الدعوة إلى الله هي الدعوة إلى الإيمان به، وبما جاءت به رسله، بتصديقهم فيما أخبروا به، وطاعتهم فيما أمروا، وذلك يتضمن الدعوة إلى الشهادتين، وإقامة الصلاة، وإيتاء الزكاة، وصوم رمضان، وحج البيت، والدعوة إلى الإيمان بالله وملائكته وكتبه ورسله والإيمان بالقدر خيره وشره، والدعوة إلى أن يعبد العبد ربه كأنه يراه، فإن هذه الدرجات الثلاث التي هي: الإسلام والإيمان والإحسان، داخلة في الدين، كما في الحديث الصحيح:((هذا جبريل جاءكم يعلمكم دينكم))

Dakwah ilallah (mengajak manusia kepada Allah) adalah mengajak manusia untuk beriman kepada Allah dan beriman kepada ajaran yang dibawa oleh para rasul-Nya, dengan membenarkan apa yang mereka kabarkan, serta menaati apa yang mereka perintahkan.

Dan dakwah ilallah ini mengandung: 1) Ajakan kepada (rukun Islam, yaitu) dua kalimat syahadat, menegakkan salat, menunaikan zakat, puasa Ramadan, serta menunaikan haji ke Baitullah. 2) Serta mengandung ajakan kepada (rukun iman, yaitu:) iman kepada Allah, malaikat-Nya, kitab-Nya, rasul-Nya, dan iman kepada takdir, baik perkara yang ditakdirkan itu baik maupun buruk. 3) Demikian pula ajakan (kepada rukun Ihsan, yaitu) agar seorang hamba beribadah kepada Rabbnya seolah-olah ia melihat-Nya.

Karena sesungguhnya tiga tingkatan ini, yaitu Islam, iman dan ihsan, semuanya termasuk dalam cakupan agama Islam ini.
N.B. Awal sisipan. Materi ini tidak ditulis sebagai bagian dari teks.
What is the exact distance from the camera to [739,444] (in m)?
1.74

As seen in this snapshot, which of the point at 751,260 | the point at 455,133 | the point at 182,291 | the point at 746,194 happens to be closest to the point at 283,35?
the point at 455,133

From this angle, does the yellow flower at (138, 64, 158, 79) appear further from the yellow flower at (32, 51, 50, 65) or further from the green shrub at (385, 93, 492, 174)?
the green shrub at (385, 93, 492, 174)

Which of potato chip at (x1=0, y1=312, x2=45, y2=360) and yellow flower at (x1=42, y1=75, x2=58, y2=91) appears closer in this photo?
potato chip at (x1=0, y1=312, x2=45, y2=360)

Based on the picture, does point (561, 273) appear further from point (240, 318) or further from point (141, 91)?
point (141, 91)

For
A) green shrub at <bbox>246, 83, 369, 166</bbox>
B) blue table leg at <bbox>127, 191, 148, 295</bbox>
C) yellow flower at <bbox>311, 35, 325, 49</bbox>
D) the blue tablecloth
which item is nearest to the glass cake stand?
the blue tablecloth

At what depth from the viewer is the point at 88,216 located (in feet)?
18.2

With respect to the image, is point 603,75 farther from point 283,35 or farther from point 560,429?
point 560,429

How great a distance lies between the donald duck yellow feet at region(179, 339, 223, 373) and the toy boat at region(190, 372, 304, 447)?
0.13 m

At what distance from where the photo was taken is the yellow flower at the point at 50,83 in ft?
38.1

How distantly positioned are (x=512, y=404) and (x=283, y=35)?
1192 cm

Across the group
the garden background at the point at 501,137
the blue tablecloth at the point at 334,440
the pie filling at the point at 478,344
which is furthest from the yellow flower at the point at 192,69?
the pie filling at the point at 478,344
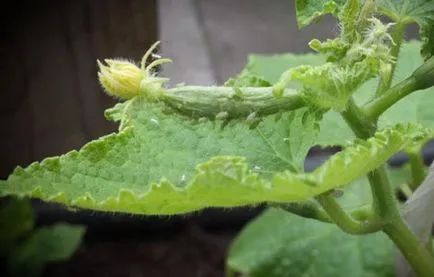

Sebagaimana dalam hadis sahih,

هذا جبريل جاءكم يعلمكم دينكم

Ini adalah malaikat Jibril yang datang kepada kalian untuk mengajarkan agama kalian.” (Majmu’ Fatawa Syaikhul Islam Ibnu Taimiyyah)

Keutamaan dakwah ilallah

Banyak keutamaan berdakwah mengajak manusia kepada Allah (dakwah ilallah), di antaranya:

Pertama: Dai yang berdakwah mengajak manusia kepada Allah adalah manusia yang paling baik ucapannya. Hal ini berdasarkan firman Allah Ta’ala,

وَمَنْ أَحْسَنُ قَوْلًا مِمَّنْ دَعَا إِلَى اللَّهِ وَعَمِلَ صَالِحًا وَقَالَ إِنَّنِي مِنَ الْمُسْلِمِينَ 

“Dan siapakah yang lebih baik perkataannya daripada orang yang menyeru kepada Allah dan mengerjakan kebajikan dan berkata, ‘Sungguh, aku termasuk orang-orang muslim (yang berserah diri)?’” (QS. Fushshilat: 33)

Kedua: Dai yang berdakwah mengajak manusia kepada Allah termasuk golongan manusia yang terbaik.

كُنْتُمْ خَيْرَ اُمَّةٍ اُخْرِجَتْ لِلنَّاسِ تَأْمُرُوْنَ بِالْمَعْرُوْفِ وَتَنْهَوْنَ عَنِ الْمُنْكَرِ وَتُؤْمِنُوْنَ بِاللّٰهِ

“Kalian (umat Islam) adalah umat terbaik yang dilahirkan untuk manusia, (karena kalian) menyuruh (berbuat) yang makruf, dan mencegah dari yang mungkar, dan beriman kepada Allah.” (QS. Ali ‘Imran: 110)

Definisi hikmah

Secara istilah syar’i

Kata “hikmah/bijaksana” banyak disebutkan dalam Al-Qur’an dan Al-Hadis. Dalam Al-Qur’an, terdapat lebih dari 19 ayat.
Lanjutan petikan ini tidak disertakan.